# Personal Plug and Happy Birthday. Daniel Martin Snyder



## PuritanCovenanter (Mar 19, 2010)

I posted this on my sons Facebook a few moments ago. 



> Happy Birthday son. I am so in love with my kids. I can't believe it has been 19 years. I remember when I first cuddled you. I remember when I pulled your first splinter. You cried and I did. It was horrible. But you knew I loved you.



I am so lame I posted this on mine. 



> I wish I could take my kids out of school tomorrow to go to Turkey Run. But you can only do that so many times. Tonight Daniel and I get to go to Dr. Roy Blackwood's Class on Church History. I am so stoked. My child is getting to do something I did 20 years ago and he wants to do it. I don't need to goad him. I am so thankful.


----------



## PuritanCovenanter (Mar 19, 2010)

Oh, whatever, I am going to let him skip school and we are going to Eagle Creek to discuss things that are most relevant. He just has to take his brother to school early in the morning and pick Samuel Rutherford up when the final bell rings. LOL


----------



## dudley (Mar 19, 2010)

Happy birthday Daniel


----------



## Andres (Mar 19, 2010)

Randy, when I read things like what you wrote about your son, it only makes me long for children of my own. I know it's all in God's perfect timing, so I will not be anxious. What an honorable calling it is to be a dad! Congrats!


----------



## Curt (Mar 19, 2010)

So cool. There are times when I miss all that. Don't miss a minute, brother.

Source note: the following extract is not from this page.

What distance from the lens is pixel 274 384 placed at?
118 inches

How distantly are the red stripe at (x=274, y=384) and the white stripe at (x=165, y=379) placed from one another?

But the empty nest is also cool.


----------



## CNJ (Mar 19, 2010)

Have you all seen Paul Trasks blog here? He has ALS and has posted touching expressions on that blog about his family.


----------



## PuritanCovenanter (Mar 19, 2010)

I have never heard of Paul Task. At least I can't remember him. Is their a link you can direct us to Carol. 

BTW, Daniel and I went out and smoked a cigar together and walked around the Bird Sanctuary at Eagle Creek. We had a blast. I am excited about going to the Church History Class tonight with him.


----------